* **Action item**
Whatever appears in the entries must be given again exactly.

------------------------------------------------------------

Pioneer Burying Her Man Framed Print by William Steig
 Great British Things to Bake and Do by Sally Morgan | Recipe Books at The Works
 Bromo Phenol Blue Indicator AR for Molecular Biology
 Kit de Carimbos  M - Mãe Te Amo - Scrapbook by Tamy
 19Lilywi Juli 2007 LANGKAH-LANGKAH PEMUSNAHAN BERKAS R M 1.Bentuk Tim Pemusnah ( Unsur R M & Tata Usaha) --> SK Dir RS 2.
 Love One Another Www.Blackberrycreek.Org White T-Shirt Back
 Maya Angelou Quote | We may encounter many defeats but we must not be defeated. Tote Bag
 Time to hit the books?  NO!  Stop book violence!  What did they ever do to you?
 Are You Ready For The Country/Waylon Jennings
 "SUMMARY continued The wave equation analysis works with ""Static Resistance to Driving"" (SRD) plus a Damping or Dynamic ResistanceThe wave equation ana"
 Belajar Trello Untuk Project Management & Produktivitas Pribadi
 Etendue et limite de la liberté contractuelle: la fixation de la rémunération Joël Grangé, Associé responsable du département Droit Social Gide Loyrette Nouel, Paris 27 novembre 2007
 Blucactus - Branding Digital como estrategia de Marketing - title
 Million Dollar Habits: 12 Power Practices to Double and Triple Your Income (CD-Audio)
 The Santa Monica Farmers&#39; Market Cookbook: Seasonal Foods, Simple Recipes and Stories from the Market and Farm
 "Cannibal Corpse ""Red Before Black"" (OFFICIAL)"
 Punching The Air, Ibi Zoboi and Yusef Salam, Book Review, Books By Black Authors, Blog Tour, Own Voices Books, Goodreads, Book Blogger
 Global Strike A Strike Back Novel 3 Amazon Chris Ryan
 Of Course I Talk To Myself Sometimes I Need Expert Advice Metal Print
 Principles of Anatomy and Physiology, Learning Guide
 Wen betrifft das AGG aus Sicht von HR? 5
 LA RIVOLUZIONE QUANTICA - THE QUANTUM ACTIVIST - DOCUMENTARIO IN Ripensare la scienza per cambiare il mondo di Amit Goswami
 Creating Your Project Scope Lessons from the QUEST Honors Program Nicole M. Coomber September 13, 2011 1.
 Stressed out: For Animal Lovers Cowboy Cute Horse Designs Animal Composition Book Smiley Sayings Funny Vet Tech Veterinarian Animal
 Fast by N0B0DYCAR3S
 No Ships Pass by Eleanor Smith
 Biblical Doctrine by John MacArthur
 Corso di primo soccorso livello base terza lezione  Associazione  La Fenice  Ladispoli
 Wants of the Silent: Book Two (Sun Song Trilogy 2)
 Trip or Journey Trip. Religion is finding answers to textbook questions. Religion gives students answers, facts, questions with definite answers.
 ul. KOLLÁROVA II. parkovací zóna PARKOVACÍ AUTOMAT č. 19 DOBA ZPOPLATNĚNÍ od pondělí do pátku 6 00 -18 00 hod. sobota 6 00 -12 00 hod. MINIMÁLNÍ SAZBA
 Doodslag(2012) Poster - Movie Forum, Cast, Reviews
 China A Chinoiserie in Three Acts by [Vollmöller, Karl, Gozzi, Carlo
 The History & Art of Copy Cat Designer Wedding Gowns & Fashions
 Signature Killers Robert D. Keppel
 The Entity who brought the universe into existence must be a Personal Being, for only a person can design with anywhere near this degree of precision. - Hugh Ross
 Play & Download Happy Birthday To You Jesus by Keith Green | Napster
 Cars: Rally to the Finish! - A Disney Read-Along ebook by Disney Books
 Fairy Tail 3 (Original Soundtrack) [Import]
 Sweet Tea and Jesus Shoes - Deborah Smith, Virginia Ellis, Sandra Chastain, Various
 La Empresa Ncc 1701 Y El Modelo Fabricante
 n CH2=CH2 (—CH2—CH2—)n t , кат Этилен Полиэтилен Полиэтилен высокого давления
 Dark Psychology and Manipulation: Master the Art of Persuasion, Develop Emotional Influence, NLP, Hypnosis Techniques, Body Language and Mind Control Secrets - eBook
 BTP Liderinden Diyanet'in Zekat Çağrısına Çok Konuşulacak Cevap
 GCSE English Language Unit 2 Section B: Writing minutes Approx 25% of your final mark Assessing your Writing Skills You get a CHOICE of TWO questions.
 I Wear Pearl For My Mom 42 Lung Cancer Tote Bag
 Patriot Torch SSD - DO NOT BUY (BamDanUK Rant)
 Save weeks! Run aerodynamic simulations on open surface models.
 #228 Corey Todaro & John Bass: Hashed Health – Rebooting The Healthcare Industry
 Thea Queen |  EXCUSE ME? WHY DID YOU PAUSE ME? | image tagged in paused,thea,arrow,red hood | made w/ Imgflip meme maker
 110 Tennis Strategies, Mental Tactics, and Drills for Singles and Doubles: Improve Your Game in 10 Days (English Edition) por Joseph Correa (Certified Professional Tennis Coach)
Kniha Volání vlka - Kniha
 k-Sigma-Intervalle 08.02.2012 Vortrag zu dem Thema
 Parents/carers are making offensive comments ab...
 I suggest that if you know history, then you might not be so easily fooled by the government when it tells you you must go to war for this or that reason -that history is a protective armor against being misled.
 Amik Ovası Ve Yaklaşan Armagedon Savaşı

------------------------------------------------------------

* **Your solution**
Pioneer Burying Her Man Framed Print by William Steig
 Great British Things to Bake and Do by Sally Morgan | Recipe Books at The Works
 Bromo Phenol Blue Indicator AR for Molecular Biology
 Kit de Carimbos  M - Mãe Te Amo - Scrapbook by Tamy
 19Lilywi Juli 2007 LANGKAH-LANGKAH PEMUSNAHAN BERKAS R M 1.Bentuk Tim Pemusnah ( Unsur R M & Tata Usaha) --> SK Dir RS 2.
 Love One Another Www.Blackberrycreek.Org White T-Shirt Back
 Maya Angelou Quote | We may encounter many defeats but we must not be defeated. Tote Bag
 Time to hit the books?  NO!  Stop book violence!  What did they ever do to you?
 Are You Ready For The Country/Waylon Jennings
 "SUMMARY continued The wave equation analysis works with ""Static Resistance to Driving"" (SRD) plus a Damping or Dynamic ResistanceThe wave equation ana"
 Belajar Trello Untuk Project Management & Produktivitas Pribadi
 Etendue et limite de la liberté contractuelle: la fixation de la rémunération Joël Grangé, Associé responsable du département Droit Social Gide Loyrette Nouel, Paris 27 novembre 2007
 Blucactus - Branding Digital como estrategia de Marketing - title
 Million Dollar Habits: 12 Power Practices to Double and Triple Your Income (CD-Audio)
 The Santa Monica Farmers&#39; Market Cookbook: Seasonal Foods, Simple Recipes and Stories from the Market and Farm
 "Cannibal Corpse ""Red Before Black"" (OFFICIAL)"
 Punching The Air, Ibi Zoboi and Yusef Salam, Book Review, Books By Black Authors, Blog Tour, Own Voices Books, Goodreads, Book Blogger
 Global Strike A Strike Back Novel 3 Amazon Chris Ryan
 Of Course I Talk To Myself Sometimes I Need Expert Advice Metal Print
 Principles of Anatomy and Physiology, Learning Guide
 Wen betrifft das AGG aus Sicht von HR? 5
 LA RIVOLUZIONE QUANTICA - THE QUANTUM ACTIVIST - DOCUMENTARIO IN Ripensare la scienza per cambiare il mondo di Amit Goswami
 Creating Your Project Scope Lessons from the QUEST Honors Program Nicole M. Coomber September 13, 2011 1.
 Stressed out: For Animal Lovers Cowboy Cute Horse Designs Animal Composition Book Smiley Sayings Funny Vet Tech Veterinarian Animal
 Fast by N0B0DYCAR3S
 No Ships Pass by Eleanor Smith
 Biblical Doctrine by John MacArthur
 Corso di primo soccorso livello base terza lezione  Associazione  La Fenice  Ladispoli
 Wants of the Silent: Book Two (Sun Song Trilogy 2)
 Trip or Journey Trip. Religion is finding answers to textbook questions. Religion gives students answers, facts, questions with definite answers.
 ul. KOLLÁROVA II. parkovací zóna PARKOVACÍ AUTOMAT č. 19 DOBA ZPOPLATNĚNÍ od pondělí do pátku 6 00 -18 00 hod. sobota 6 00 -12 00 hod. MINIMÁLNÍ SAZBA
 Doodslag(2012) Poster - Movie Forum, Cast, Reviews
 China A Chinoiserie in Three Acts by [Vollmöller, Karl, Gozzi, Carlo
 The History & Art of Copy Cat Designer Wedding Gowns & Fashions
 Signature Killers Robert D. Keppel
 The Entity who brought the universe into existence must be a Personal Being, for only a person can design with anywhere near this degree of precision. - Hugh Ross
 Play & Download Happy Birthday To You Jesus by Keith Green | Napster
 Cars: Rally to the Finish! - A Disney Read-Along ebook by Disney Books
 Fairy Tail 3 (Original Soundtrack) [Import]
 Sweet Tea and Jesus Shoes - Deborah Smith, Virginia Ellis, Sandra Chastain, Various
 La Empresa Ncc 1701 Y El Modelo Fabricante
 n CH2=CH2 (—CH2—CH2—)n t , кат Этилен Полиэтилен Полиэтилен высокого давления
 Dark Psychology and Manipulation: Master the Art of Persuasion, Develop Emotional Influence, NLP, Hypnosis Techniques, Body Language and Mind Control Secrets - eBook
 BTP Liderinden Diyanet'in Zekat Çağrısına Çok Konuşulacak Cevap
 GCSE English Language Unit 2 Section B: Writing minutes Approx 25% of your final mark Assessing your Writing Skills You get a CHOICE of TWO questions.
 I Wear Pearl For My Mom 42 Lung Cancer Tote Bag
 Patriot Torch SSD - DO NOT BUY (BamDanUK Rant)
 Save weeks! Run aerodynamic simulations on open surface models.
 #228 Corey Todaro & John Bass: Hashed Health – Rebooting The Healthcare Industry
 Thea Queen |  EXCUSE ME? WHY DID YOU PAUSE ME? | image tagged in paused,thea,arrow,red hood | made w/ Imgflip meme maker
 110 Tennis Strategies, Mental Tactics, and Drills for Singles and Doubles: Improve Your Game in 10 Days (English Edition) por Joseph Correa (Certified Professional Tennis Coach)
Kniha Volání vlka - Kniha
 k-Sigma-Intervalle 08.02.2012 Vortrag zu dem Thema
 Parents/carers are making offensive comments ab...
 I suggest that if you know history, then you might not be so easily fooled by the government when it tells you you must go to war for this or that reason -that history is a protective armor against being misled.
 Amik Ovası Ve Yaklaşan Armagedon Savaşı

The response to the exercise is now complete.